++++ TEXT PROVIDED

Mariano wants to look carefully at Spain's budget and economic figures as the EU demands that Spain meet a 4.4% budget/GDP ratio by the end of 2012 and speed up its budget approval process. Rajoy is trying to delay the final 2012 budget until after March elections in Andalusia.
The controversy unraveled yesterday morning when Reuters published that the EU might be so angry at the new Spanish government that it could impose a multi-million-euro fine for Spain inflating national deficit figures and postponing unpopular budget adjustments and reforms until after the Andalusia elections.
Battle of wills between Spain and EU
The Zapatero government promised the EU that Spain's deficit would close the 2011 fiscal year at 6% of the nation's annual GDP, drop to 4.4% by the end of 2012 and to 3% in 2013. But then the government let the cat out of the bag and revealed that the deficit was actually greater than 8% in 2011.

++++++++
++++ INFORMATION PROVIDED

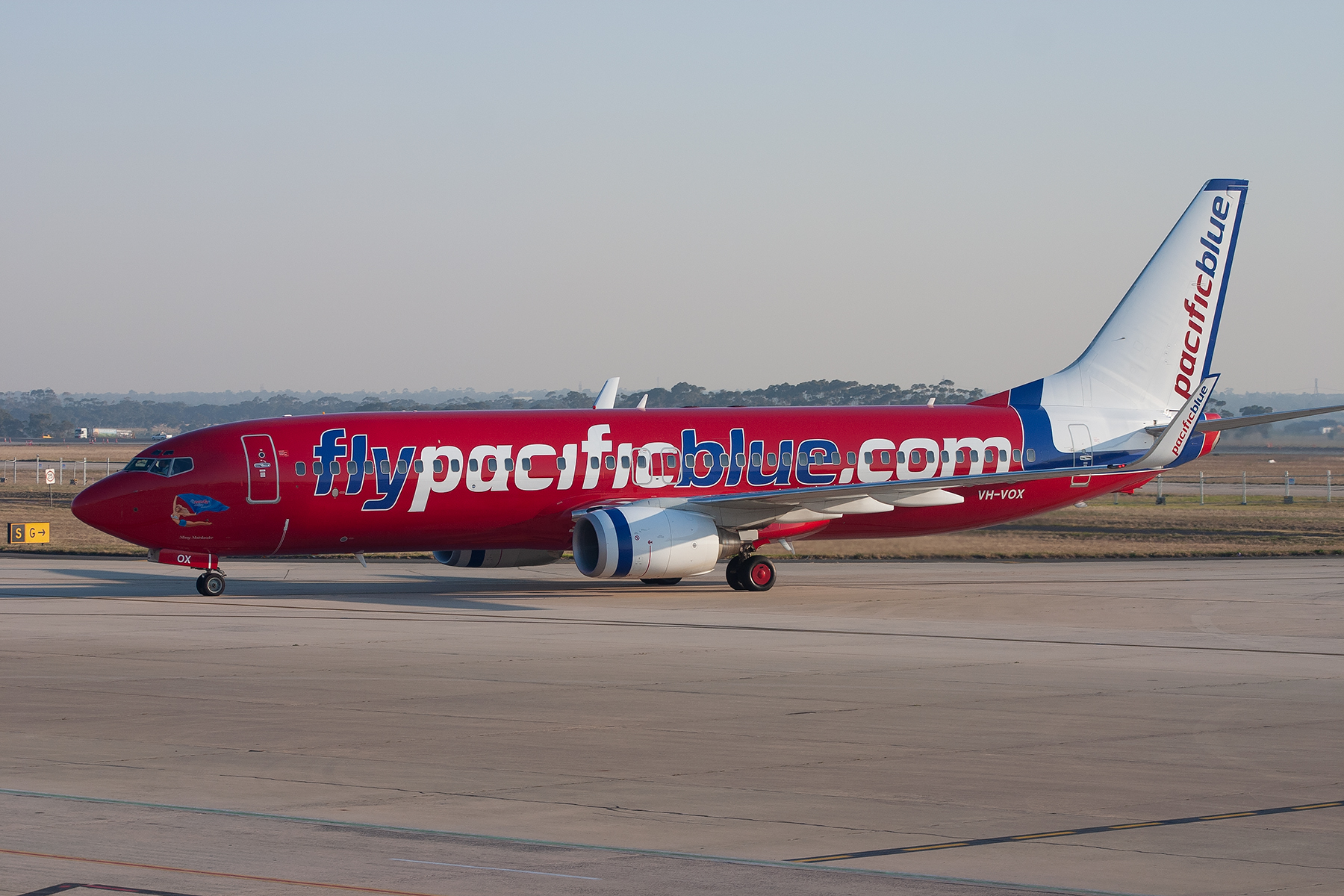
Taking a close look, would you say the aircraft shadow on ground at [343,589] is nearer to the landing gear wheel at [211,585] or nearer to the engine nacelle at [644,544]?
the landing gear wheel at [211,585]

++++++++

> _TASKS_:
1. List every distinct percentage figure that appears in the text on Spain's budget deficit.
2. Carry on the text on Spain's budget dispute with the EU, starting after its final sentence.
The data are not needed for this work.

> _ANSWER SECTION_:
1. 4.4%, 6%, 3%, 8%

2.
Sources consulted by elEconomista, without confirming or refuting the information that Reuters published, interpreted the information as a symptom of current tough bargaining between the EU and Spain. The European Commission finished its economic forecasts that it will present next week, although the complete and consolidated report of the forecasts will not but publicized until spring. Spain wants to leverage its collapsed economy and exacerbated debt situation, which should figure into such predictions, to slow down the pace that it must pay down its national debt and avoid having to reduce it to 4.4% of the GDP by the end of this year.